• [SET EXERCISE A]
List every country that the commentary on Europe's migration crisis below names as a place people are fleeing wars and conflicts.
• [SET EXERCISE B]
Carry on the commentary on Europe's migration crisis below, picking up right after its last sentence.

• [EXCERPTED TEXT]
Skip to main content Skip to navigation

To prevent senseless suffering and deaths, EU must be prepared to issue ‘Sanctuary Europe Visas’

Dora Kostakopoulou, Professor of European Union Law, European Integration and Public Policy at the University of Warwick reacts to the current migration crisis, she says,

"Fata ducunt, non trahunt, ‘Destiny directs, it does not drag’, the Romans believed. Notwithstanding all the qualifications that often accompany such dicta, it is, nevertheless, true that while Europe used to be a land quite uncongenial to co-living and the generator of refugees, the success of the European unification project over the last sixty years has made, and makes, it a receptacle of people fleeing wars and conflicts in Syria, Afghanistan, Iraq, Eritrea, Somalia and elsewhere. And while ‘people’ were leaving Germany and Austria in order to escape the dehumanisation of fascism a few decades ago, suddenly ‘people’ are desperate to arrive there; they wait for days in Budapest’s Keleti station for trains to take them there and are even prepared to walk one hundred miles in order to apply for refugee status in them. In their eyes, the German Chancellor, Angela Merkel, is their guardian and protector and Germany is a country with a collective soul, that is, with a social consciousness. During their tiring and risky journeys to safety, Syrian refugees have met humans without soul and leaders without soul, but also people, societies and leaders with soul, such as Mrs Merkel.

This duality will dominate the discussions in Brussels this week. European leaders are free to choose to accept the reality of human vulnerability or resist it. They are free to invoke ‘security concerns’, intergovernmental unease about the Commission’s relocation proposals and mandatory quotas and ‘cultural anxieties’ or to affirm that the destiny of the project of ‘creating an ever closer Union among the peoples of Europe’ is to create an open socio-political space conducive to human living. There exists an undeniable particularity about the situation in the European Union which requires that a humanist approach is given priority and that respect for human beings and their life worlds is placed at the core of institutional designs and policy efforts.

• [PROVIDED DATA]
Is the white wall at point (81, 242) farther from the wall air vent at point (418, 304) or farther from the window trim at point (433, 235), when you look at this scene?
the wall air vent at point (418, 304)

• [FINAL ANSWER A]
Syria, Afghanistan, Iraq, Eritrea, Somalia

• [FINAL ANSWER B]
Although dismantling smuggling operations has been a central issue on the agenda of Commissioner Avramopoulos, if the European Union wishes to project itself as a philanthropic community and to prevent senseless suffering and deaths, it must be prepared to issue ‘Sanctuary Europe Visas’. As my students, Ms Ilaria Iovieno and Ms Giulia Fantozzi have argued in their dissertations, ‘a “refugee visa” has the potential to reduce clandestine travelling and entry and could be requested from embassies of Member States, in line with the Australian 1958 precedent and 2003 EU Protected Entry Procedure (PEP). They would permit refugees to work, study, access health care and to enjoy security of residence and family reunification’.

Destiny directs and, in its complex orchestrations, leaves room for reflection, freedom to choose among options and for decision-making. Europe’s leaders can decide to ‘do nothing’, ‘do something’ or to affirm ‘humanness’ all the way."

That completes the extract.